Equivalents listed for Bash, Zsh, Fish, PowerShell, cmd.exe.

Gotchas & notes

  • The bash `while IFS= read -r line` idiom IS the right form. EVERY part matters: drop `IFS=` and you strip leading whitespace; drop `-r` and you mangle backslashes; use `for line in $(cat file)` and you split on spaces. This is one of the most common bash bugs in scripts; cargo-cult-copy the full form.
  • Lines without a trailing newline are a portability hazard. `while read` discards the LAST line if the file doesn't end with newline (because `read` returns false on EOF before delivering the line). Fix: `while IFS= read -r line || [ -n "$line" ]; do ...; done < file.txt` — the `|| [ -n "$line" ]` catches the last unterminated line.
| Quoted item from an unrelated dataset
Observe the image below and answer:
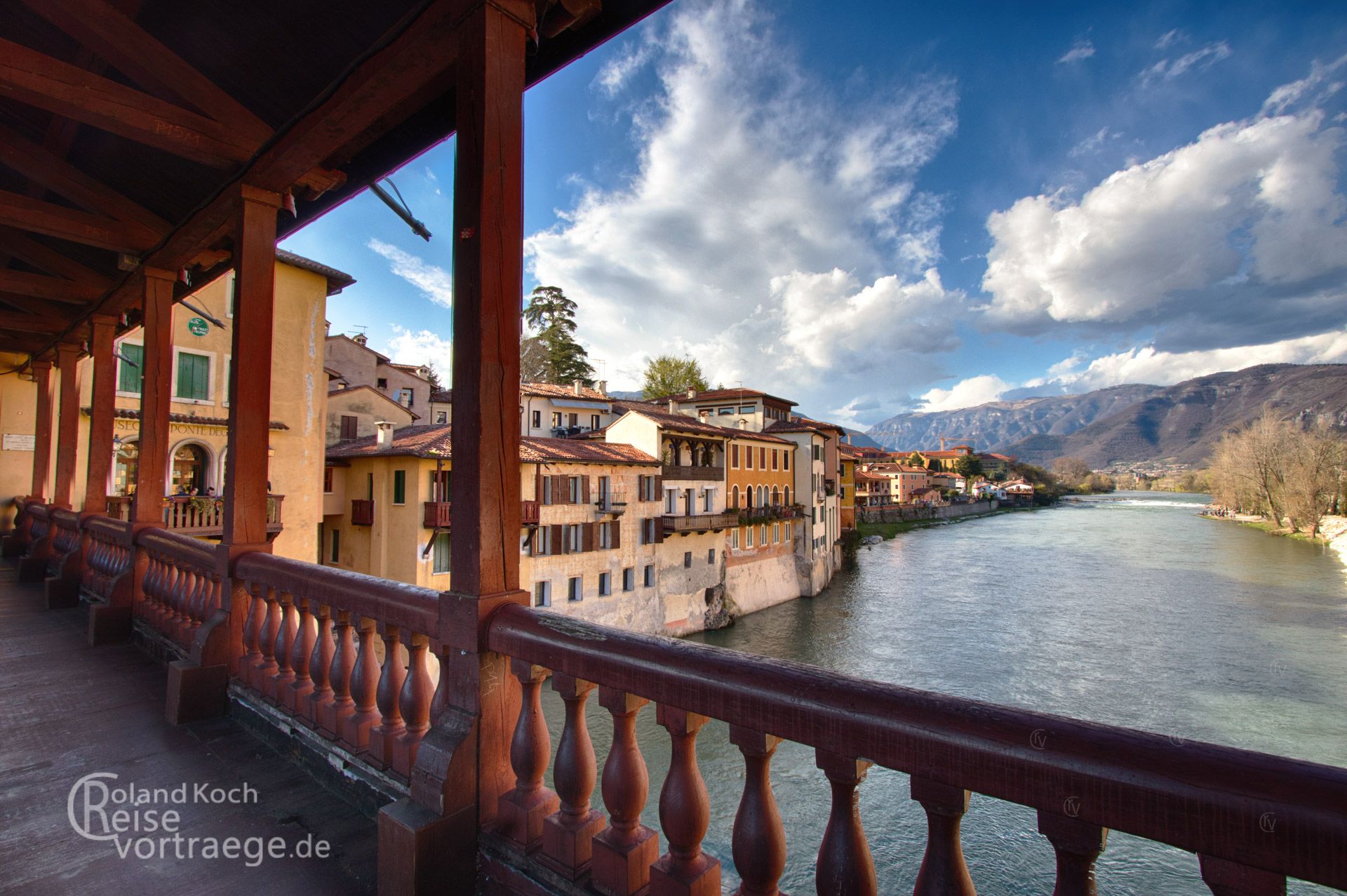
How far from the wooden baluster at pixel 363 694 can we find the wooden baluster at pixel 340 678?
6 centimetres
  • For HUGE files (multi-GB), `Get-Content file.txt | ForEach-Object` is fast and streaming; the WHOLE-file-into-memory `(Get-Content file.txt)` is NOT. For pwsh-on-Linux pipeline-heavy scripts, the .NET `[IO.File]::ReadLines` form is the fastest because it bypasses the pwsh pipeline object-construction overhead per line.
  • For PARALLEL per-line processing (where each line's work is CPU-heavy), bash `xargs -P N -I {} sh -c '...' < file.txt` runs N parallel workers. pwsh 7+: `Get-Content file.txt | ForEach-Object -Parallel { ... } -ThrottleLimit 8`. Massive speedup when each line's work is independent (e.g., HTTP requests to N URLs).